Abstract

Halo devices are most frequently used by orthopedic and neurosurgeons. The first reported use was by Perry and Nickel in 1959, who used a halo to immobilize the cervical spine of a poliomyelitis patient after complete fusion of the cervical spine. One of the relatively newer uses is as part of an external distraction device for stabilization and providing predictable forces to the craniofacial skeleton for distraction osteogenesis after osteotomies are performed. This is now widely used for treating maxillary hypoplasia, after being reported by Polley and Figueroa in 1997. Many of the patients that require this treatment have craniofacial abnormalities because of craniosynostosis syndromes such as Crouzon, Pfeiffer, and Apert. The common characteristic shared by these syndromes is midface recession with shallow orbits resulting in proptosis and a class III malocclusion. The procedure includes performing a Le Fort I or III osteotomy.
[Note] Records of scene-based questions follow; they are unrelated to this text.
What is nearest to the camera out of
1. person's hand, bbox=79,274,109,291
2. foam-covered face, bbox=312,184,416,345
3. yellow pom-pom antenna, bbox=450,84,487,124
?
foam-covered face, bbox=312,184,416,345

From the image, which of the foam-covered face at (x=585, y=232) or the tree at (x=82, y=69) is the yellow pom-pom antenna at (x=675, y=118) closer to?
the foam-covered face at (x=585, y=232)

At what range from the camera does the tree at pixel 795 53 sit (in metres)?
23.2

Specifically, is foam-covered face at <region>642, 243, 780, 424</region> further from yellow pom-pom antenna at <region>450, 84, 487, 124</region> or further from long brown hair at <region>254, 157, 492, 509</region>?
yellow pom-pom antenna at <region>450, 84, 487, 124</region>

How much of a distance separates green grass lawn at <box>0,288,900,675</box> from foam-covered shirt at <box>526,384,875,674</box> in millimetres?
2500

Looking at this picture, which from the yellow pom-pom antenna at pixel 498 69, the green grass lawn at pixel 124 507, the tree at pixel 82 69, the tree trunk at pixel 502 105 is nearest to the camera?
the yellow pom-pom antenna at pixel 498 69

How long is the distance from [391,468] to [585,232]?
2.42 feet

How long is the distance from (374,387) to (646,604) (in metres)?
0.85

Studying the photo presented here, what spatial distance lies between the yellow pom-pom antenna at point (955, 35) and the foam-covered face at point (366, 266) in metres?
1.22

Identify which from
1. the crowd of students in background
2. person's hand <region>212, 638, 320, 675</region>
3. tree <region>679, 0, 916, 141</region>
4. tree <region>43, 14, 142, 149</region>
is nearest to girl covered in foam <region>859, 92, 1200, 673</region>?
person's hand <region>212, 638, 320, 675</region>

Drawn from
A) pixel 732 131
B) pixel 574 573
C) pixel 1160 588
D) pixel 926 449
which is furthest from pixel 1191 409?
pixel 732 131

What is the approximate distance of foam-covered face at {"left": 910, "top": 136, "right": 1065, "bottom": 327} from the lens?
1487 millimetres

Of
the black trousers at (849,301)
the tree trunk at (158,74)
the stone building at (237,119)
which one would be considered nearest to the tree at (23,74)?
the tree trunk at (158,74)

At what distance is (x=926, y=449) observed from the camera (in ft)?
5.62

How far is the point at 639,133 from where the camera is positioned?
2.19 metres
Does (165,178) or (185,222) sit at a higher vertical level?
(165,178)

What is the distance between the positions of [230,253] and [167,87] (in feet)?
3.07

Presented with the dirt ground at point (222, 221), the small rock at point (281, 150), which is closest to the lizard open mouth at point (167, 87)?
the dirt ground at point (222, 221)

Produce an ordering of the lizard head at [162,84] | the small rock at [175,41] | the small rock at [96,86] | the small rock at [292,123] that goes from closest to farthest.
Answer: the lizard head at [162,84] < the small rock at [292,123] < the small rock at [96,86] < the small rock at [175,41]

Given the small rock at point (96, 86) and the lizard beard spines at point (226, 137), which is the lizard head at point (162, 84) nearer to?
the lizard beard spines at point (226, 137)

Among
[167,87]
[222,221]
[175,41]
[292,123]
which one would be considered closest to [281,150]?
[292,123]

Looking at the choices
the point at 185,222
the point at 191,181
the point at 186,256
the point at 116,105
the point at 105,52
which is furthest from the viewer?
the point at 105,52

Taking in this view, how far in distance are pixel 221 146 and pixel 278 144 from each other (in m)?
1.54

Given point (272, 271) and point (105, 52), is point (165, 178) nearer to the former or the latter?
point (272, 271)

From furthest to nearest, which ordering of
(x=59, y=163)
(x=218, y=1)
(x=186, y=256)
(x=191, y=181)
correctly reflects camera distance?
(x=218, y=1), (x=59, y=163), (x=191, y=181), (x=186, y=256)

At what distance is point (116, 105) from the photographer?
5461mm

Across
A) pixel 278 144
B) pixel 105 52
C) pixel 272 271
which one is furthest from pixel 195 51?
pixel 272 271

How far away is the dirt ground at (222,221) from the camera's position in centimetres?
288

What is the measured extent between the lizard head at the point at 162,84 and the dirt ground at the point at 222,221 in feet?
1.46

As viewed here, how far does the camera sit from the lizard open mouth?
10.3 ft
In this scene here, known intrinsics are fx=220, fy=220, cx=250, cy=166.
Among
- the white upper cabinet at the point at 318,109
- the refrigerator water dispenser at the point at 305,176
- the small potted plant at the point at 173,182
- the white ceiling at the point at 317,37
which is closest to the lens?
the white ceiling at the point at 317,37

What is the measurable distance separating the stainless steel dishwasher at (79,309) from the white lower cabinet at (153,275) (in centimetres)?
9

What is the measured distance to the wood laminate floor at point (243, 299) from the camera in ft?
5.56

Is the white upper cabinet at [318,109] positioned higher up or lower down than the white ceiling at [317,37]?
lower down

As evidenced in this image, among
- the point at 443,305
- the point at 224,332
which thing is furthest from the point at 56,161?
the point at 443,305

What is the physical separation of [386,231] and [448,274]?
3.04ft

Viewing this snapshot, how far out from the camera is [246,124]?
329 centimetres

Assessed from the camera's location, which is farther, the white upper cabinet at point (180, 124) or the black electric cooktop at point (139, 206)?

The head frame is then secured to the skull with percutaneous pins and attached to the midface with wires. Because the device is often left in position for periods of up to 3 months, changes in the position of the pins and the device are possible. We report the case of a 19-year-old man with Crouzon’s syndrome who underwent a Le Fort III osteotomy for distraction osteogenesis, and at the time of distractor removal was found to have intracranial migration of 1 of the halo pins with dural penetration.